**Assignment**
Could you copy out every line of the data where the word "site" occurs?

Data extracted from a collection
=== Begin Enclosure ===

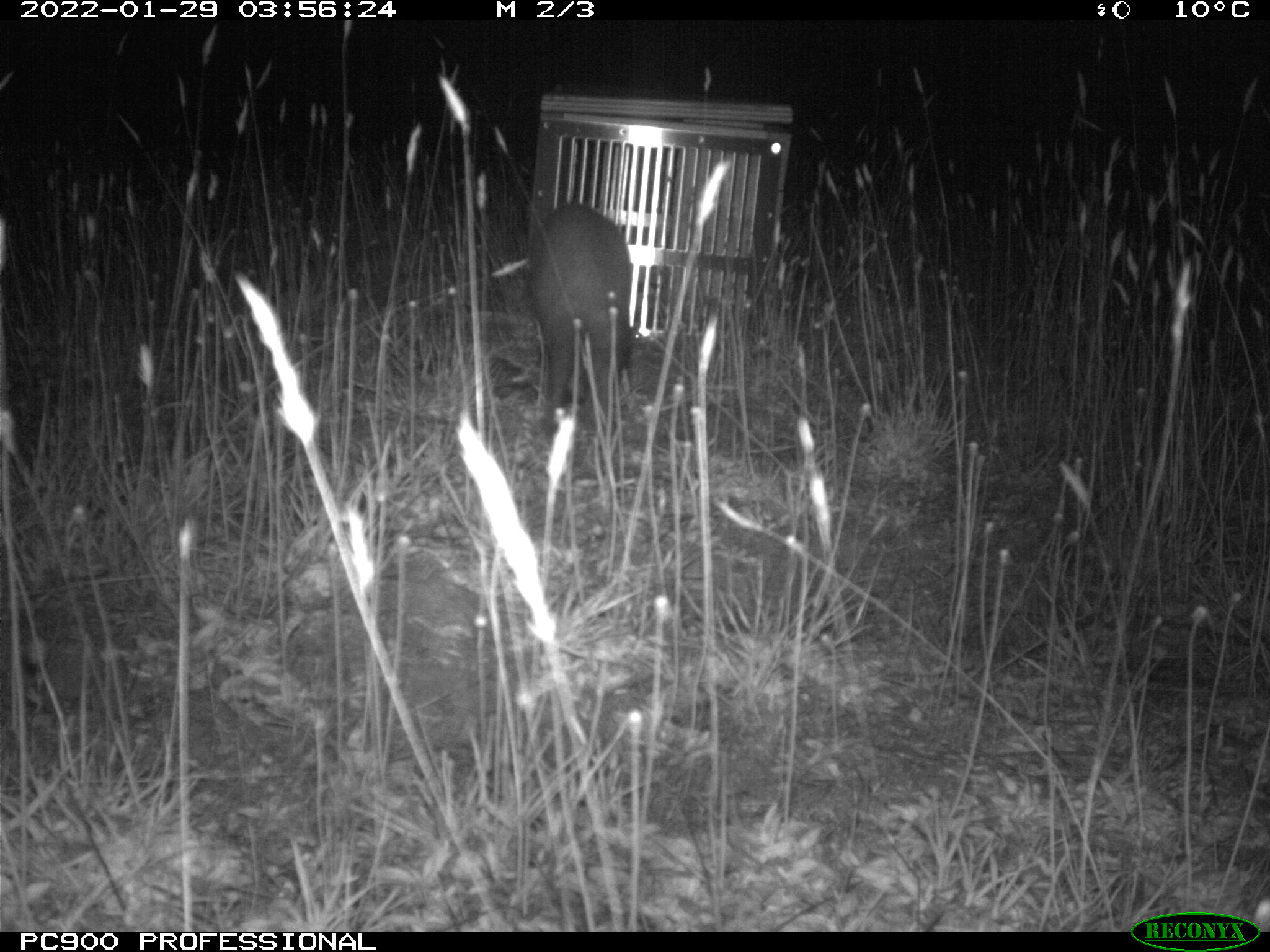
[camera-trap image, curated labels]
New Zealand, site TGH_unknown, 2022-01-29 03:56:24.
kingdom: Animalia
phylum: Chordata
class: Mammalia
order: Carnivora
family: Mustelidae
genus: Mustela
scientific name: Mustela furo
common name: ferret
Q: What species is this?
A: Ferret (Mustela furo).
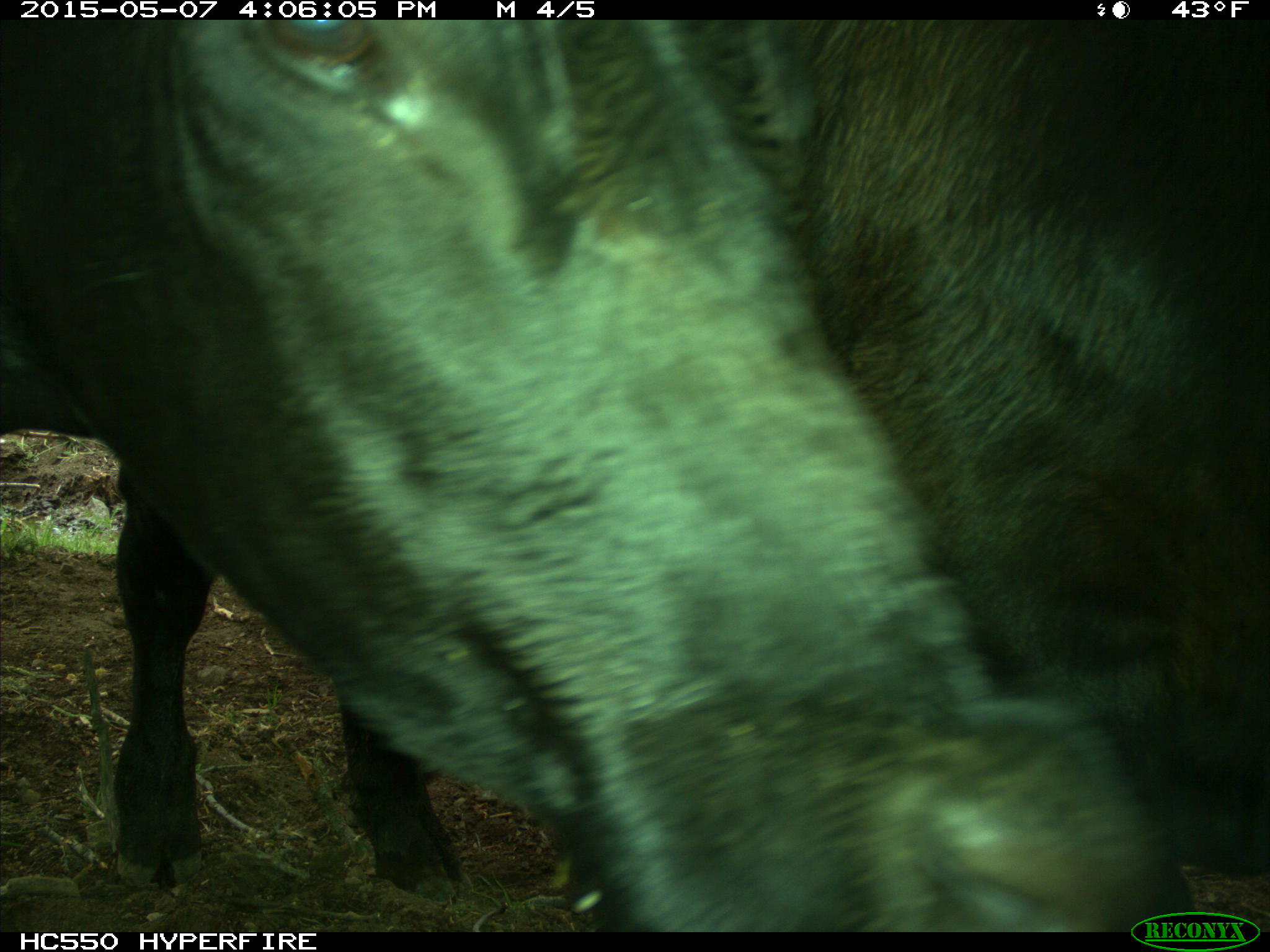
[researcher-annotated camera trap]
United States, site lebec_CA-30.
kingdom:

=== End Enclosure ===
=== Begin Enclosure ===

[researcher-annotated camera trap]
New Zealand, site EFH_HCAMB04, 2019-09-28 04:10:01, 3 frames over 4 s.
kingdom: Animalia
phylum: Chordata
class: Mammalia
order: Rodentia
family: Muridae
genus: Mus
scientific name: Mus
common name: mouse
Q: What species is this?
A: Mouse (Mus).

=== End Enclosure ===

**Solution to this task**
New Zealand, site TGH_unknown, 2022-01-29 03:56:24.
United States, site lebec_CA-30.
New Zealand, site EFH_HCAMB04, 2019-09-28 04:10:01, 3 frames over 4 s.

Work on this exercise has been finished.